The fact of differential access to state resources for Christians and Muslims despite an official policy of equal access was exacerbated by the purposeful thwarting of the intentions of the government policy by bureaucrats and speculators. Both ordinary Muslims and Christians were disadvantaged by these manipulations, but the most obvious abuses of the system often favored Christians over indigenous Muslims.
Pelzer (1945, 12) notes that during the Commonwealth period it was common for homesteaders to rush to a road construction site to find that "influential persons who had been privately informed of the construction even before it was begun had taken up the choice land on both sides of the road. These people then held the land for speculative purposes, using hired labor to meet the bare minimum requirement for improvements."

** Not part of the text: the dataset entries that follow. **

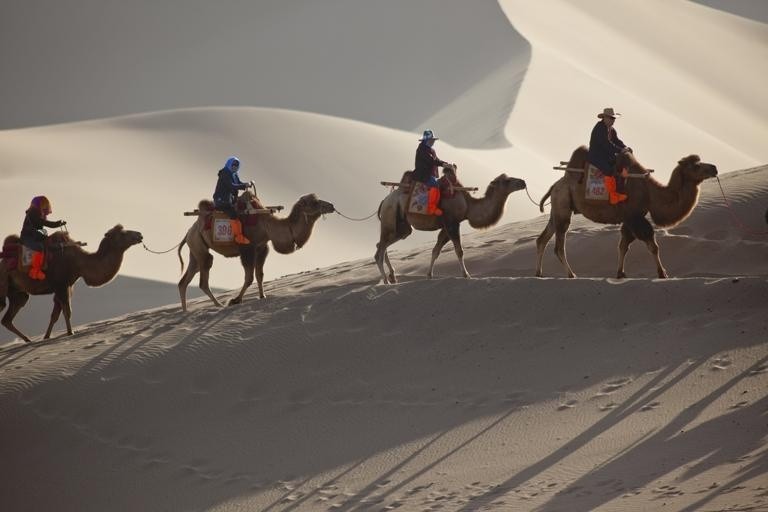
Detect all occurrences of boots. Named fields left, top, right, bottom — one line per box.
left=230, top=219, right=250, bottom=245
left=604, top=176, right=627, bottom=205
left=29, top=251, right=46, bottom=280
left=426, top=187, right=443, bottom=216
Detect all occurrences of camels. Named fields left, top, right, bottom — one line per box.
left=375, top=164, right=525, bottom=285
left=536, top=145, right=717, bottom=279
left=178, top=191, right=334, bottom=312
left=0, top=224, right=143, bottom=342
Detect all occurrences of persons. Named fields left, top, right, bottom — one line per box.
left=213, top=156, right=252, bottom=244
left=588, top=109, right=630, bottom=205
left=19, top=196, right=66, bottom=280
left=413, top=130, right=456, bottom=216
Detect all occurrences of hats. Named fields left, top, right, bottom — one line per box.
left=419, top=130, right=439, bottom=141
left=598, top=108, right=622, bottom=119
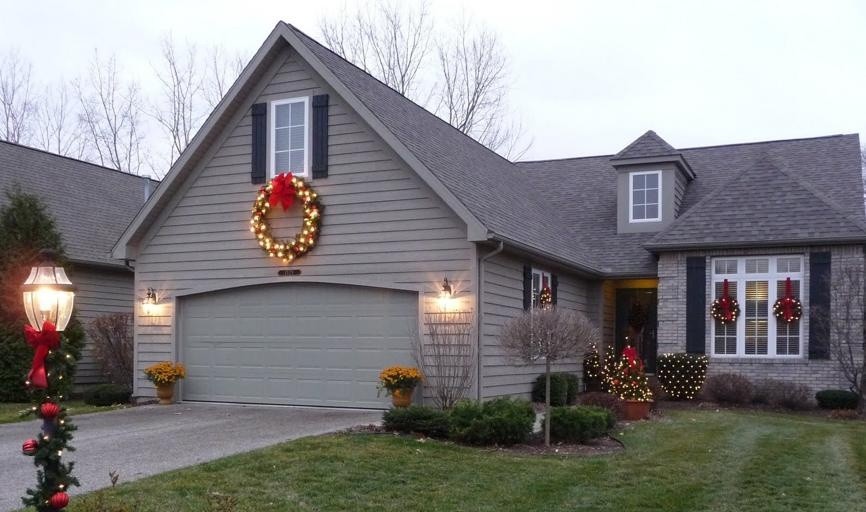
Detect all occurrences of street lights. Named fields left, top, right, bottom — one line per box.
left=19, top=246, right=78, bottom=512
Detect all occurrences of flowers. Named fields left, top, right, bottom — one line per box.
left=143, top=359, right=186, bottom=386
left=376, top=366, right=424, bottom=398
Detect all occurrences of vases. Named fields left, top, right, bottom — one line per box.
left=624, top=399, right=655, bottom=421
left=153, top=382, right=176, bottom=404
left=391, top=388, right=413, bottom=406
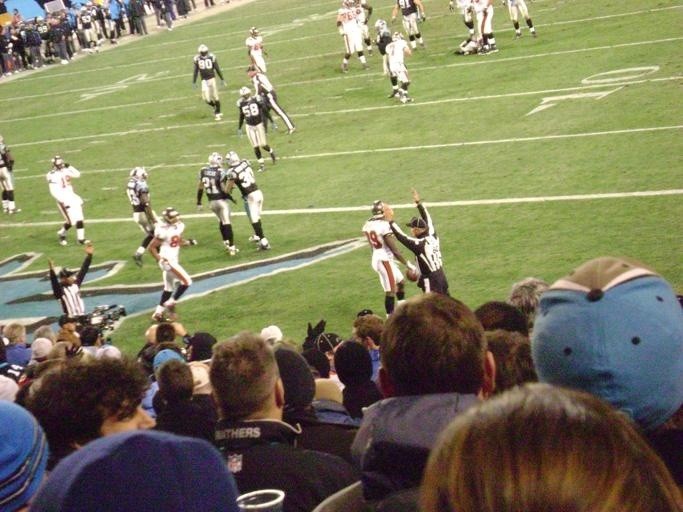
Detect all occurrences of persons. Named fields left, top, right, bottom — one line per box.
left=126, top=166, right=157, bottom=268
left=337, top=2, right=371, bottom=74
left=192, top=44, right=228, bottom=121
left=247, top=65, right=297, bottom=137
left=311, top=295, right=498, bottom=510
left=192, top=333, right=357, bottom=512
left=149, top=205, right=198, bottom=321
left=36, top=355, right=156, bottom=452
left=376, top=18, right=392, bottom=77
left=386, top=32, right=412, bottom=103
left=45, top=155, right=86, bottom=247
left=392, top=0, right=427, bottom=52
left=45, top=239, right=96, bottom=321
left=0, top=133, right=24, bottom=215
left=1, top=274, right=568, bottom=414
left=245, top=26, right=270, bottom=78
left=348, top=0, right=373, bottom=57
left=220, top=151, right=270, bottom=251
left=419, top=381, right=680, bottom=511
left=380, top=184, right=449, bottom=300
left=0, top=0, right=223, bottom=76
left=236, top=84, right=278, bottom=174
left=362, top=200, right=417, bottom=321
left=450, top=0, right=499, bottom=56
left=503, top=0, right=536, bottom=40
left=198, top=151, right=240, bottom=257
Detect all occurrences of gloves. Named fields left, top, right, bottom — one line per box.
left=339, top=29, right=346, bottom=36
left=305, top=318, right=328, bottom=346
left=65, top=343, right=86, bottom=361
left=237, top=129, right=243, bottom=139
left=192, top=84, right=198, bottom=90
left=158, top=258, right=171, bottom=272
left=220, top=80, right=227, bottom=88
left=196, top=203, right=204, bottom=213
left=185, top=239, right=197, bottom=246
left=272, top=123, right=278, bottom=134
left=63, top=203, right=70, bottom=210
left=420, top=13, right=427, bottom=22
left=406, top=260, right=419, bottom=271
left=391, top=16, right=396, bottom=24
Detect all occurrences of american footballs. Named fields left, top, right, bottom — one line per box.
left=407, top=268, right=420, bottom=282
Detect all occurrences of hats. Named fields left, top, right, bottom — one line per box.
left=260, top=325, right=282, bottom=342
left=246, top=64, right=257, bottom=71
left=313, top=331, right=343, bottom=352
left=31, top=337, right=53, bottom=358
left=273, top=348, right=317, bottom=410
left=333, top=340, right=374, bottom=383
left=96, top=345, right=121, bottom=361
left=405, top=216, right=427, bottom=229
left=1, top=375, right=21, bottom=396
left=152, top=349, right=184, bottom=372
left=59, top=267, right=77, bottom=278
left=0, top=359, right=27, bottom=380
left=184, top=332, right=217, bottom=348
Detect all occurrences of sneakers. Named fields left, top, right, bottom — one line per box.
left=132, top=251, right=143, bottom=268
left=249, top=235, right=260, bottom=242
left=399, top=95, right=415, bottom=104
left=257, top=165, right=265, bottom=173
left=229, top=246, right=236, bottom=256
left=514, top=34, right=523, bottom=40
left=368, top=50, right=375, bottom=56
left=490, top=43, right=499, bottom=52
left=341, top=63, right=350, bottom=74
left=361, top=62, right=372, bottom=70
left=288, top=127, right=296, bottom=136
left=3, top=208, right=9, bottom=213
left=166, top=301, right=178, bottom=320
left=151, top=311, right=166, bottom=323
left=9, top=209, right=21, bottom=213
left=531, top=31, right=537, bottom=38
left=76, top=238, right=91, bottom=245
left=257, top=238, right=272, bottom=251
left=225, top=245, right=239, bottom=253
left=56, top=231, right=67, bottom=246
left=272, top=155, right=276, bottom=165
left=388, top=92, right=401, bottom=98
left=478, top=47, right=490, bottom=55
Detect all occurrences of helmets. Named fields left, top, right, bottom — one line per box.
left=375, top=19, right=387, bottom=33
left=392, top=32, right=401, bottom=41
left=249, top=26, right=260, bottom=37
left=51, top=155, right=65, bottom=169
left=239, top=86, right=251, bottom=96
left=129, top=166, right=148, bottom=180
left=162, top=207, right=180, bottom=224
left=198, top=44, right=209, bottom=52
left=225, top=151, right=241, bottom=167
left=372, top=199, right=385, bottom=215
left=207, top=152, right=223, bottom=168
left=343, top=0, right=354, bottom=7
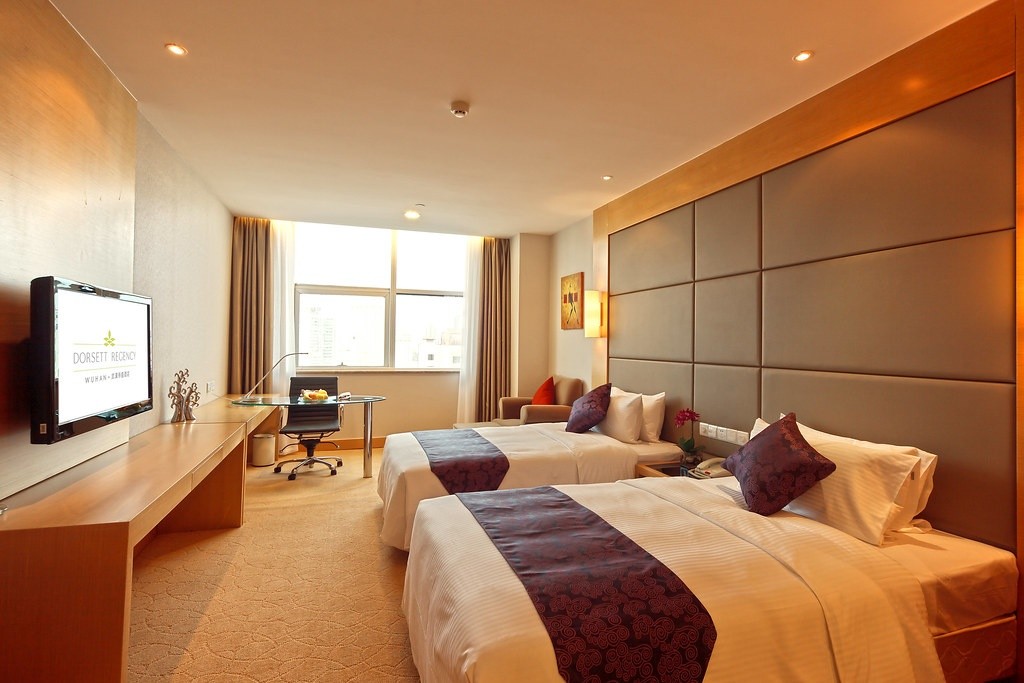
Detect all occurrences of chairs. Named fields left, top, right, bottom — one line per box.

Such collusions between speculators and bureaucrats were still common in Cotabato in the 1950s and 1960s. Speculators received information on roads to be constructed through undeveloped sections and gained title to the best adjoining lots for later resale. Legal limitations on the size of landholdings were circumvented by, among other means, titling lots in the names of fictitious persons or absent relatives and hiring children to simulate (by using their big toes) the required thumbprints on application forms. Philippine Constabulary officers were reportedly able to obtain large and valuable tracts of land for themselves. Also common was the practice by employees of the Bureau of Lands to apply for title to parcels of land in recently surveyed areas in the names of their absent relatives in Luzon or the Visayas. Their applications would be given priority treatment and relatives would then be notified to come to claim their lots.
Most rural Muslims (as exemplified by the indigenous inhabitants of Pigkawayan) found themselves peripheralized in place as a result of the maneuverings of Christian settlers and speculators. Others, however, were physically dispossessed of their lands. The Bureau of Lands recognized land rights on the basis of priority of claim filed, not priority of occupation. It was not unusual for individuals to obtain legal titles, either intentionally or unintentionally, to already occupied lands.[5] In such cases, the legal owners were mostly (but not always) Christians and the previous occupants ordinary Muslims. Poor Muslim "squatters" would usually be offered small amounts of money to vacate the land and would often accept it and leave. If the occupants refused to move and the titled owner was sufficiently wealthy or influential, he or she would gain possession of the land by use of armed might, most of-
ten supplied (in the case of Christian titleholders) by local units of the Philippine Constabulary.